### WORK TO COMPLETE
1. In the Captain's Mistress forum thread, what display did botman change lines 28 and 29 to represent?
2. In the Captain's Mistress forum thread, shorten the paragraph that begins "The objective of the code so far as posted" to one or two sentences and keep its main facts.
3. Continue the Captain's Mistress forum thread from its final line.

### EXCERPTED PASSAGE
------------------------

Captain's Mistress

botman · Post by **botman** » Mon Mar 25, 2024 6:09 pm

I did modify lines 28 and 29 to represent my 480x320 pixel TFT display.
I tried the AImoveNN code for player 1, and the feedforward code seems to work.
I know that the weights won't change in this code without adding backpropagation.
Its not clear to me when and how you would do that.
Would you only backpropagate after a win, lose, or draw has been achieved,
or would you somehow estimate the quality of each move and backpropagate on each move?

BeanieBots · Post by **BeanieBots** » Tue Mar 26, 2024 2:43 pm

[Local Link Removed for Guests] wrote: [Local Link Removed for Guests]Mon Mar 25, 2024 6:09 pm I did modify lines 28 and 29 to represent my 480x320 pixel TFT display.
I tried the AImoveNN code for player 1, and the feedforward code seems to work.
I know that the weights won't change in this code without adding backpropagation.
Its not clear to me when and how you would do that.
Would you only backpropagate after a win, lose, or draw has been achieved,
or would you somehow estimate the quality of each move and backpropagate on each move?

I recall from when I converted from TFT to VGA that I had a few issues.
I meant to mention them at the time but forgot.
Annex uses global variables exclusively. That includes things which are configured with the gui objects.
If you set something like a colour or X,Y coordinate for printing, then update a gui text, the print colour and location get corrupted.
I'll try and do a post later with a specific example so that cicciocb can look into it.

The objective of the code so far as posted is to have routines that can play against the neural network and hence have it learn.
The initial problem was that I could not get the weights to converge to give the required output.
I think I have that sorted now and will start to write code over the next week or so.

When to run backpropogation:-
There lies the biggest issue!

------------------------

### Lines excerpted from a collection

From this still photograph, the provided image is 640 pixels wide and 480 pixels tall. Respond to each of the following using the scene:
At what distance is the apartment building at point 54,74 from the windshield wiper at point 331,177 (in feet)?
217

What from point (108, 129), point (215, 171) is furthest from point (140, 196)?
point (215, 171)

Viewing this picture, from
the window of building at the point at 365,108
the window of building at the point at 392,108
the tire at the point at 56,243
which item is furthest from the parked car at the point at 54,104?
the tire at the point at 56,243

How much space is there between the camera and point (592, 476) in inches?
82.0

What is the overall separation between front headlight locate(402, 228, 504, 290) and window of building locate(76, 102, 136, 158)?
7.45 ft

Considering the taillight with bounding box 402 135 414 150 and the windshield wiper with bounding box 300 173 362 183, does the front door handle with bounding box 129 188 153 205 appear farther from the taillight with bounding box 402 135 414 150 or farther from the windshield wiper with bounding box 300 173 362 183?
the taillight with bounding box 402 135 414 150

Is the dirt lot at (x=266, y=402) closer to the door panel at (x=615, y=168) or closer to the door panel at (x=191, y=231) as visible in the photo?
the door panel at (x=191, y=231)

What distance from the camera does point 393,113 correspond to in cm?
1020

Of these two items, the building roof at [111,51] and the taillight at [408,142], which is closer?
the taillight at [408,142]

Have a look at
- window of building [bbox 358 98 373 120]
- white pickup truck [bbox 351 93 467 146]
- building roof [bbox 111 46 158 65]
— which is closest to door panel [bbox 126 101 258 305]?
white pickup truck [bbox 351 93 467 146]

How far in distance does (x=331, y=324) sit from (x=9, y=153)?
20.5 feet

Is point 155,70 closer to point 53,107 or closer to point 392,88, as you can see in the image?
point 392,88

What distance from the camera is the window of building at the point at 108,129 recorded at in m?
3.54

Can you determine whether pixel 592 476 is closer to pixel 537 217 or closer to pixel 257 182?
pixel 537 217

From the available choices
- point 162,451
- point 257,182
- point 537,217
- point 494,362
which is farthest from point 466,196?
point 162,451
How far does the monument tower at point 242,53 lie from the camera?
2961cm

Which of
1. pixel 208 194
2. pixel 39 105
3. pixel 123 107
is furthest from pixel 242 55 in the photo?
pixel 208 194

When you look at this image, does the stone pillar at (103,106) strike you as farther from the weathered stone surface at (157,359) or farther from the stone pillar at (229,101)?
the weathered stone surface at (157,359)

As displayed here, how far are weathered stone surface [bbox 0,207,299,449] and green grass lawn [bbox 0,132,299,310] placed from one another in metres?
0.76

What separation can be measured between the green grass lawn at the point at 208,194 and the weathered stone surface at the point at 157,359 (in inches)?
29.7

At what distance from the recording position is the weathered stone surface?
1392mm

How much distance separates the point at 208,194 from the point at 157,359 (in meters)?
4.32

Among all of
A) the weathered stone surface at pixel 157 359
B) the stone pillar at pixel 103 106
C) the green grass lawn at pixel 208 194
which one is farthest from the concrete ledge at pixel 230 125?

------------------------

### RESPONSES IN ORDER
1. A 480x320 pixel TFT display.

2. The posted code is meant to supply routines that play against the neural network so it can learn. The weights at first would not converge to the required output, but that now seems fixed, and coding will start over the next week or so.

3.
The net needs to be updated every time it sees something new. Feedforward takes about 1.4 seconds to execute. Backpropogation is a similar amount of maths so it would be fair to assume a similar amount of time. The problem is that it needs to be done over many itterations for each pattern that it knows. By many, we're talking 10's or even 100's of thousands. That's getting on for two days each time it sees something new.
I was hoping to be able to run an itteration while waiting for the human player to make a move or do several hundred at the end of each game but it would cause an unacceptable delay. The plan now to play a few games and then leave it running over-night to update the weights and play a better game the following day.
Another option would be to send the data to another ESP (or maybe a PC) which could do the updating and send back the results.
On the bright side, I have included a few pause1 lines in the existing code to be pessimistic about times. These can be removed to speed things up.
Also, I've tried the ReLU activation instead of the sigmoid and it executes much quicker though it may require more itterations.
[ max(x,y) vs 1/(1+e^-x)] and don't forget, for backprop we need to take the derivative of these functions.
I've also done a lot of reading up on the subject and found a few other optimisations that may well help.
The existing method of seeding can be improved by using a random number between +/-SQR(6/Fan-in) and not just +/- 1.
Testing has shown that the learn rate is very sensitive to the initial seeding.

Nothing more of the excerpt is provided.